Exercise description: An exact transcription of all the records is required, minus the images.

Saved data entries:
------
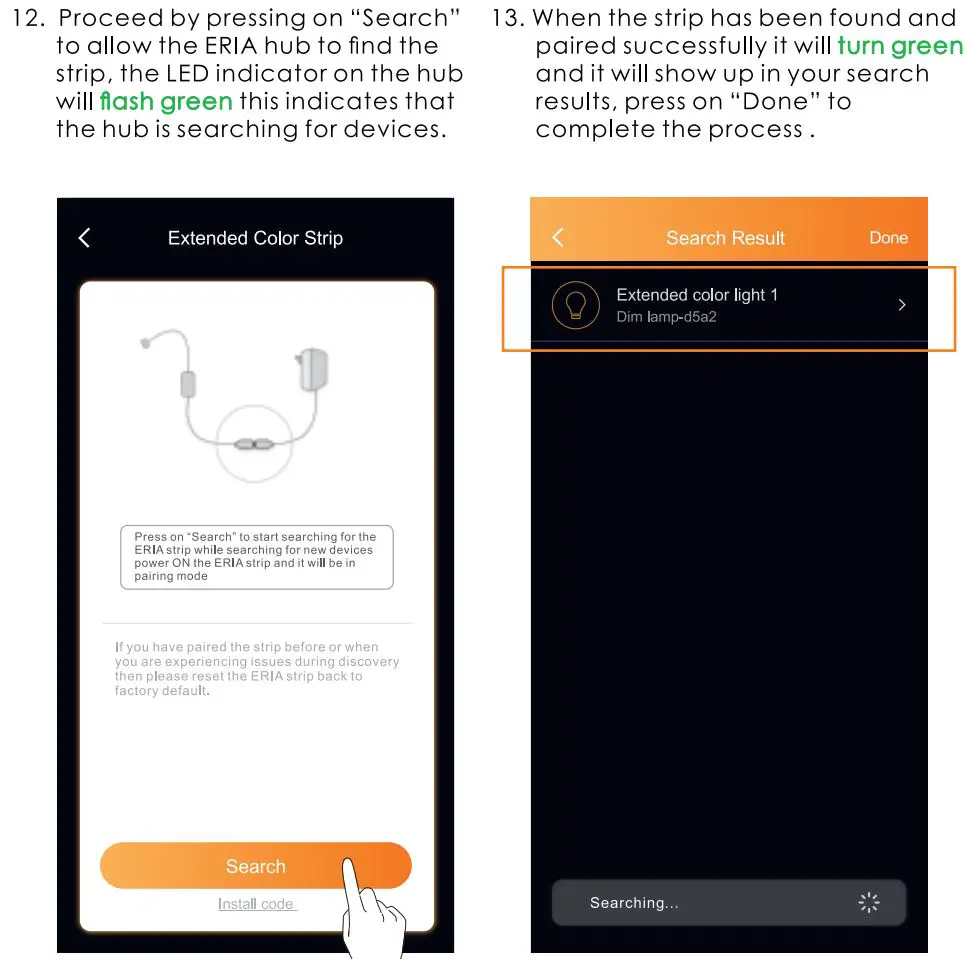 12. Proceed by pressing on "Search" to allow the ERIA hub to find the strip, the LED indicator on the hub will flash green this indicates that the hub is searching for devices.

Extended Color Strip

Press on "Search" to start searching for the ERIA strip while searching for new devices power ON the ERIA strip and it will be in pairing mode

If you have paired the strip before or when you are experiencing issues during discovery then please reset the ERIA strip back to factory default.

Search

Install code

13. When the strip has been found and paired successfully it will turn green and it will show up in your search results, press on "Done" to complete the process .

Search Result

Done

Extended color light 1

Dim lamp-d5a2

Searching...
------
Output for this exercise:
 12. Proceed by pressing on "Search" to allow the ERIA hub to find the strip, the LED indicator on the hub will flash green this indicates that the hub is searching for devices.

Extended Color Strip

Press on "Search" to start searching for the ERIA strip while searching for new devices power ON the ERIA strip and it will be in pairing mode

If you have paired the strip before or when you are experiencing issues during discovery then please reset the ERIA strip back to factory default.

Search

Install code

13. When the strip has been found and paired successfully it will turn green and it will show up in your search results, press on "Done" to complete the process .

Search Result

Done

Extended color light 1

Dim lamp-d5a2

Searching...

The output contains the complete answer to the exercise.